Despite the challenges brought by COVID-19, the collaborative online learning activities worked well during the preliminary trial run. Overall, students were more prepared in the summer than spring for online collaborative activities due to the initial impact of the pandemic. Feedback from student survey expressed a positive attitude and learning experience towards the collaborative learning activities. Through these activities, students will have increased cybersecurity awareness both at home and at work. Our next step, in addition to developing more collaborative learning activities for information security-related topics, is to adapt them for both in-class and online modality.

4:00 PM

Image Privacy Protection by Particle Swarm Optimization based Pivot Pixel Modification

Yan Huang

Zoom Session 2 (SunTrust Track)

4:00 PM - 4:30 PM

The deep convolutional neural networks show outstanding competence of computer vision tasks in various areas, and in recent years these computer vision models have been widely implemented by the information industry replacing the traditional handcrafted feature extraction models. Therefore, the enormous development and improvement of performance on information extraction from image data in both accuracy and running speed make the problem of information leak from the users' image data more crucial and urgent.

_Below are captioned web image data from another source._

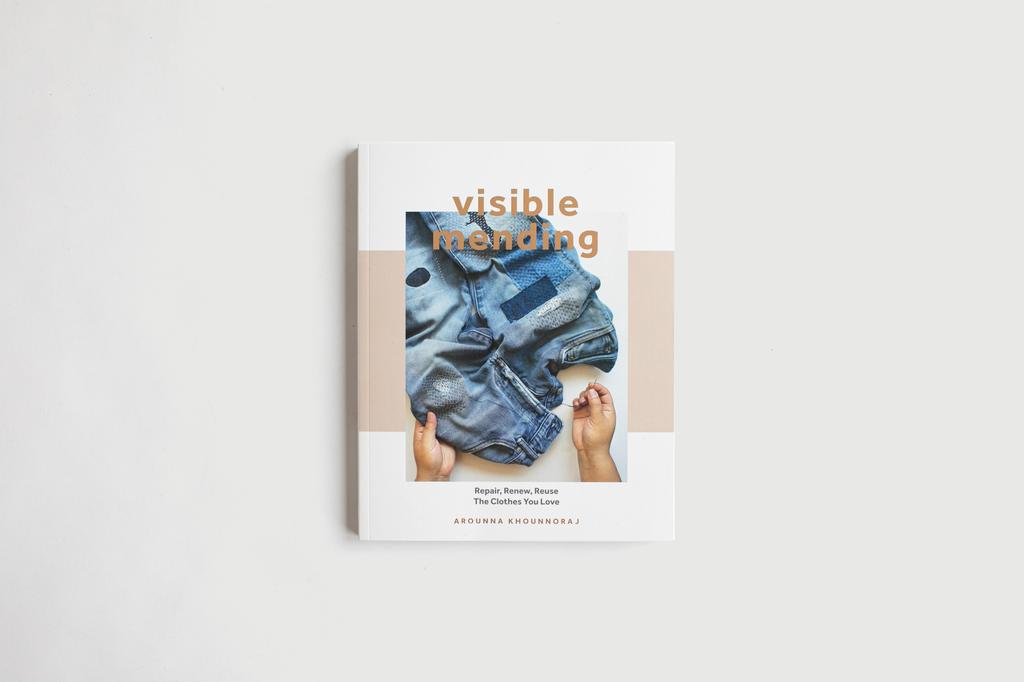 Book - Visible Mending, Repair, Renew, Reuse The Clothes You Love by Arounna Khounnoraj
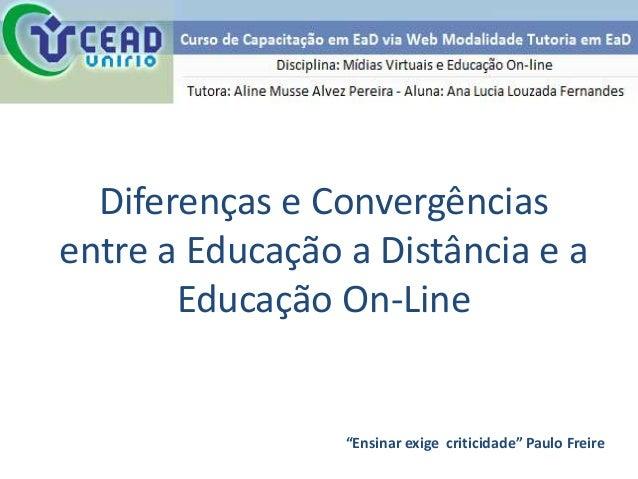 """Diferenças e Convergênciasentre a Educação a Distância e a       Educação On-Line                 """"Ensinar exige criticida..."""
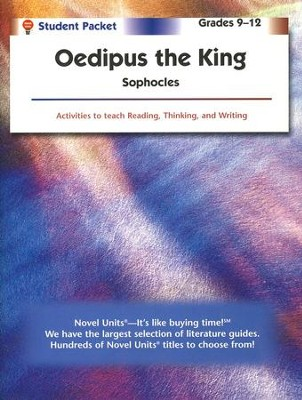 Oedipus the King, Novel Units Student Packet, Grades 9-12   -     By: Sophocles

To proctect the privacy of image data, we propose the noise generation model to add noise on image data to avoid the unnecessary information leak to the unauthorized computer vision models, the Pivot Pixel Noise Generator(PPNG) by Particle Swarm Optimization(PSO). The PPNG is based on the fact that the sensitivity of each of the pixels on one input image is different. In other words, the changes in the image classification model's output prediction scores vary significantly, reacting to the same RGB value change on different pixels. Also, the pattern of the sensitivity density distribution over the image is highly related to the category and composition of the input image. By utilizing this feature and the PSO, the PPNG generates noise points on the most sensitive pixels on the target images to lower the computer vision model’s performance and reserve privacy on users' images. The PPNG model performs in a half-black-box manner and balances the number of queries to the target model and the total number of the modified points. We also introduce the PSO Knowledge Transfer as the initialization strategy for the PPNG model. The PSO Knowledge Transfer initializes the PPNG model’s parameters based on the experiences from the previous optimizations and effectively reduces the number of queries and noise points generated. The complete model is tested on the image classification benchmark model ResNet50, and the results show the improvement from the baseline algorithm.

4:30 PM

An Empirical Study to Promote Information Security Policy Compliance

Lei Li, Kennesaw State University
Meng Han, Kennesaw State University

Zoom Session 2 (SunTrust Track)

4:30 PM - 5:00 PM

Ensuring employees comply with the information security policy is an essential component of the security program in an organization. Grounded in action research and inspired by Unified Model of Information Security Compliance (UMISPC) (Moody et al. 2018), we introduce a customizable framework to promote information security policy compliance and lay out a plan to empirically test the proposed framework in a large public university in the southeast of US. The proposed framework can facilitate organizations to better understand their employees’ non-compliance behaviors and create effective remediation actions. This project is supported by SunTrust Fellowship program. In this paper, we report the progress of our project and the preliminary results of our findings.